**Source document**:
┌────────
We'll see interesting quarter right now, obviously. Very. So far, we've seen a mix. We've seen some people who are holding their budgets a little tight and saying, maybe we'll buy next quarter. And so you get some deal slippage, but at the same time, as I said, we've seen this demand where we have customers calling us up and saying,
we had a bunch of stuff we were going to do in person events and we want to move all of that onto your platform so we can stay connected with our customers. So it's pretty much balanced out for us at this point.
We'll see what happens. Last question. Uh, IPOs, a lot of people looking at direct listings. You can't really have this conversation or even think about it until you're at 80, 90, 120 million bucks in ARR and you know, zoom's case, 300 million in ARR. How do you think about the public markets?
└────────
**What this exercise asks**:
1 - Answer these from the interview transcript:
(a) What do customers who are holding their budgets tight say?
(b) What do the customers who call up want to move onto the platform?
(c) What ARR figure is given for Zoom's case?
2 - Carry the interview transcript forward with the next stretch of conversation, picking up right after its final question about the public markets.

**Stored data**:
┌────────
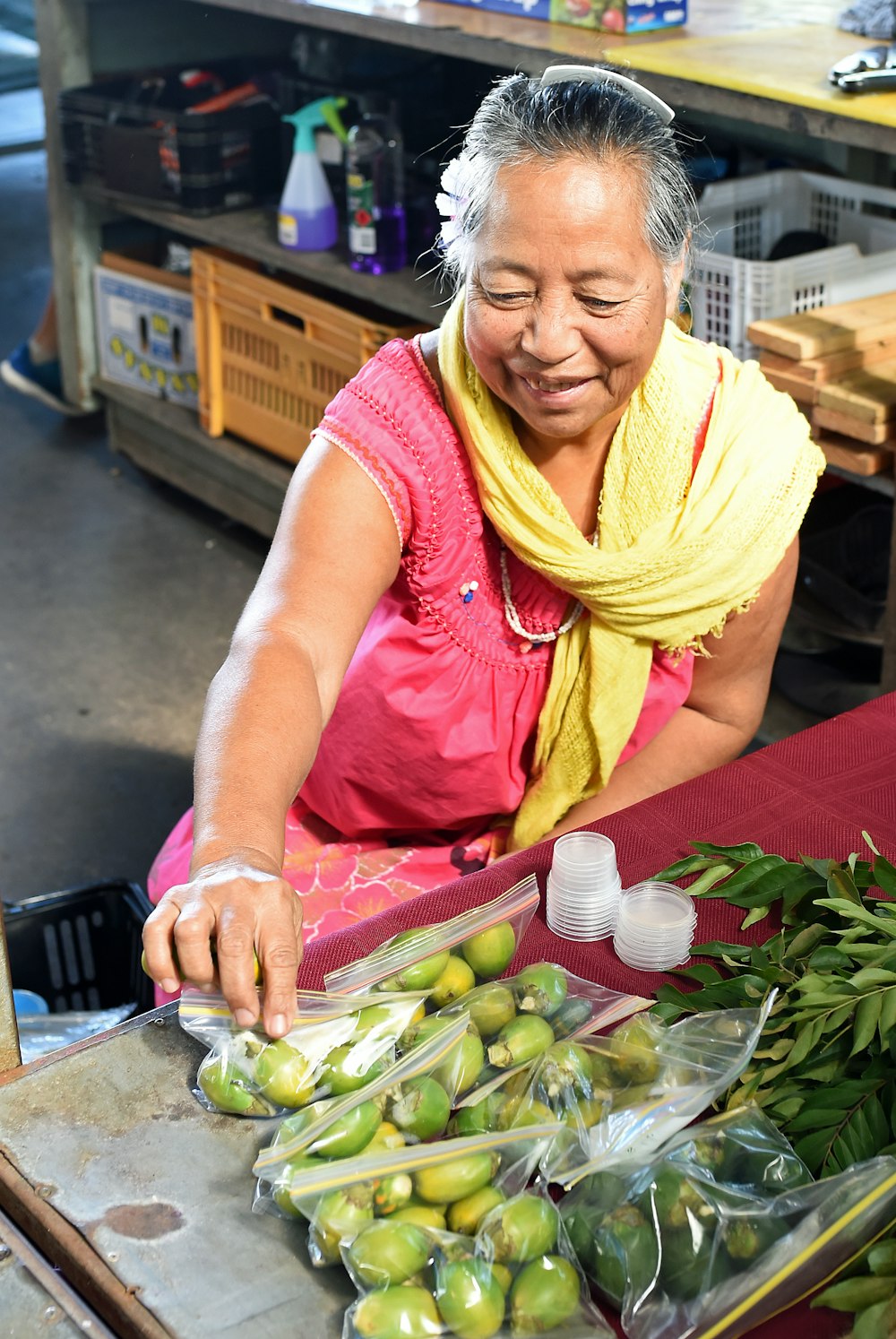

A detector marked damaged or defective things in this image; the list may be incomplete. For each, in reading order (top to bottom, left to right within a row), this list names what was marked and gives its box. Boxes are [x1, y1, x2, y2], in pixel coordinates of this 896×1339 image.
└────────
**Numbered answers**:
1 -
(a) They say, "maybe we'll buy next quarter."
(b) They want to move the in-person events they had planned onto the platform.
(c) 300 million in ARR.

2 -
I'm a huge fan of the public markets. I think it's a great way for companies to create value overall in the world. I think most great brands are public companies. I love the idea of being a public company at some point, but I don't think it's in the near term for us having just raised that round.
I would think we've got 24, 36 months or something before we'll get real serious about thinking about that.
All right, Andy, let's wrap up with the famous five. Number one, favorite business book.
Favorite business book is The Goal by Eli Goldrath.
Number two, is there a CEO you're following or studying?
I'm a huge fan of Eric Wan right now at Zoom. He's amazing.